Наконец дело дошло до того, как Такуан наказал жадность наместника Ту Фанга, принца Даньяна и самого князя Бао Чжу.
– Посмотри, сколько у меня драгоценных камней! – довольно промолвил Такуан и высыпал на стол перед матушкой свою добычу.
Та с горечью поглядела на Такуана.
– Так ты и не научился ничему в монастыре, – сказала она. – Была б у тебя на плечах голова, а не дыня кивано, может, и батюшка твой жив бы остался.
И мать Такуана заплакала, вытирая набежавшие слёзы рукавом домашнего платья. Такуан принялся её утешать, сам пока не понимая, что в его словах расстроило матушку. Когда она немного успокоилась, то рассказала Такуану о несчастной судьбе, которая пришла в деревню Кото. Злой медведь-оборотень появился прямо на кузнечном дворе и разорвал кузнеца Цуня.

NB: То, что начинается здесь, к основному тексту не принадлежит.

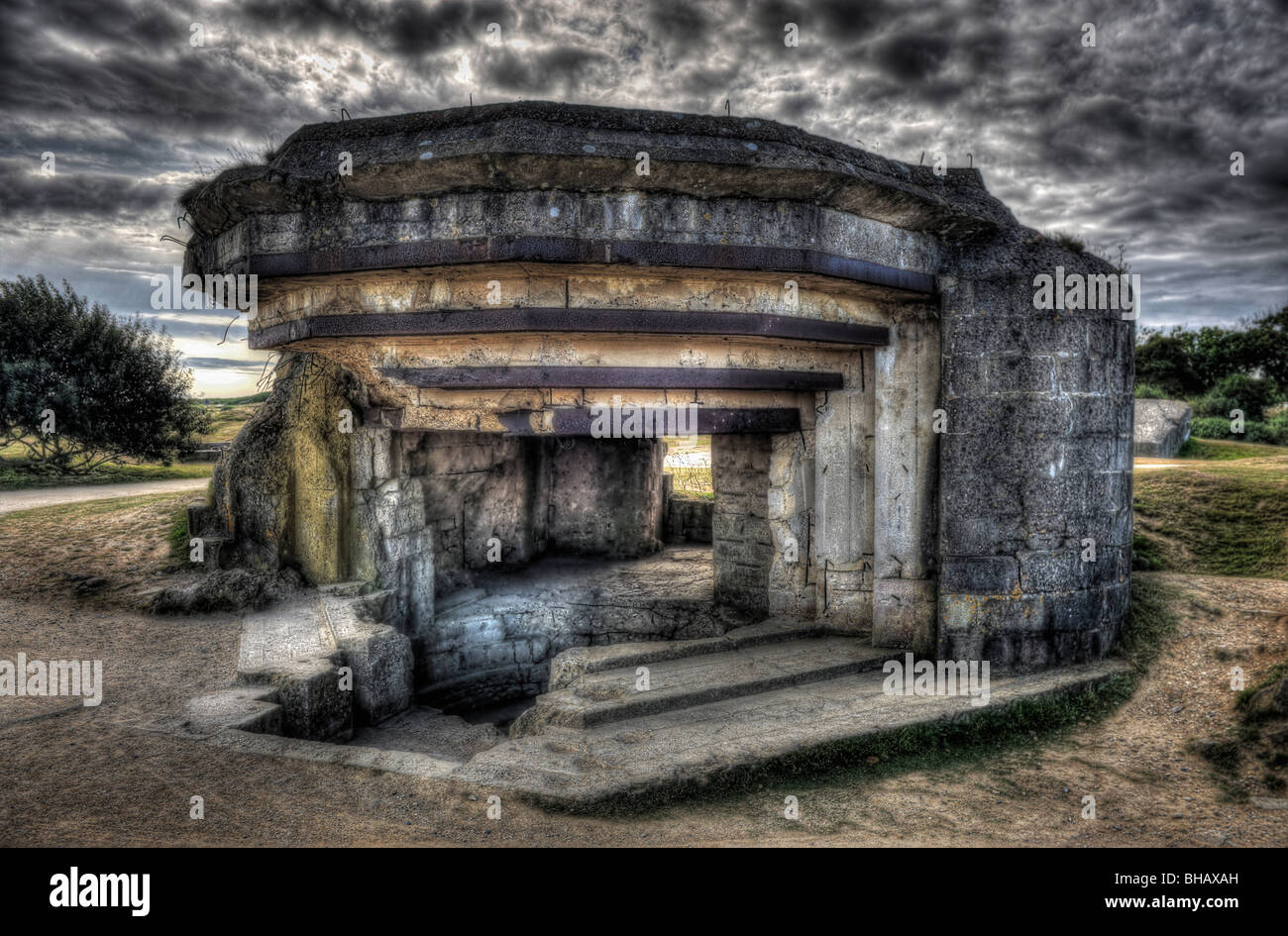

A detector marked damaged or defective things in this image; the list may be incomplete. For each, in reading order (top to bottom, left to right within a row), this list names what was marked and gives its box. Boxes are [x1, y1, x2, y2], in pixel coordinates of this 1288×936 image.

rusted steel beam [243, 234, 937, 293]
rusted steel beam [254, 308, 896, 350]
rusted steel beam [380, 363, 844, 388]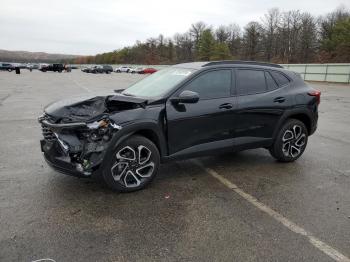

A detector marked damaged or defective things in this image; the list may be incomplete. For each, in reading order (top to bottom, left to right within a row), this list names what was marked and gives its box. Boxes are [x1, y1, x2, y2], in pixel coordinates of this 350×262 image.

damaged front end [38, 94, 146, 178]
crumpled hood [44, 94, 148, 123]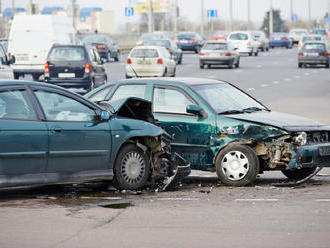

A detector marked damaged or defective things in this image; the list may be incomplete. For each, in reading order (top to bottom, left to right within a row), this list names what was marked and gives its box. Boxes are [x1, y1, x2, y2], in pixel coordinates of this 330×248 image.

damaged hood [226, 111, 330, 133]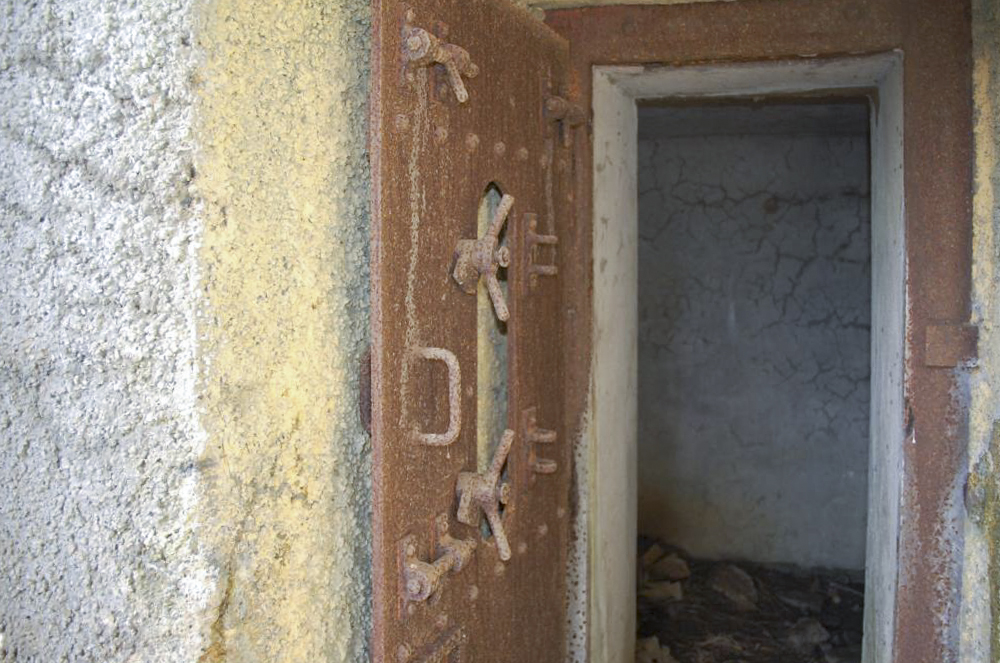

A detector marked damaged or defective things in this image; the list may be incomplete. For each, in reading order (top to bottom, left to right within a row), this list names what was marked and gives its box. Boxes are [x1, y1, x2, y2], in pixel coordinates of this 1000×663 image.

cracked interior wall [193, 1, 374, 663]
rust-covered surface [370, 2, 576, 660]
rusty metal door [372, 2, 580, 660]
cracked interior wall [636, 105, 872, 572]
rust-covered surface [552, 1, 972, 663]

– Не окажись рядом бродячего монаха, и нас бы сожрал. С твоею сестрой вместе, – рассказала Такуану матушка. – Насмотрелась она ведь на проделки твои, вот и стащила из монастыря шкатулку со спящим бесом.
Сердце Такуана разрывалось от самых разных чувств. Он чувствовал горечь и печаль утраты, которая перемешивалась с виной – ведь, и правда, каким-то образом его беспечное поведение помогло такому горю. Гнев закипел у него на сердечном дне крошечными пузырьками. «Оборотни! – подумал он. – Пусть только мне на глаза попадутся. Уж я за батюшку своего отомщу!»
Наконец печаль победила прочие чувства, и горькие слёзы хлынули у Такуана из глаз. Он крепко обнял матушку и поклялся, что никогда не допустит, чтобы зло с ней приключилось. Так они проплакали некоторое время, а затем матушка умылась колодезной водой и продолжила свой рассказ.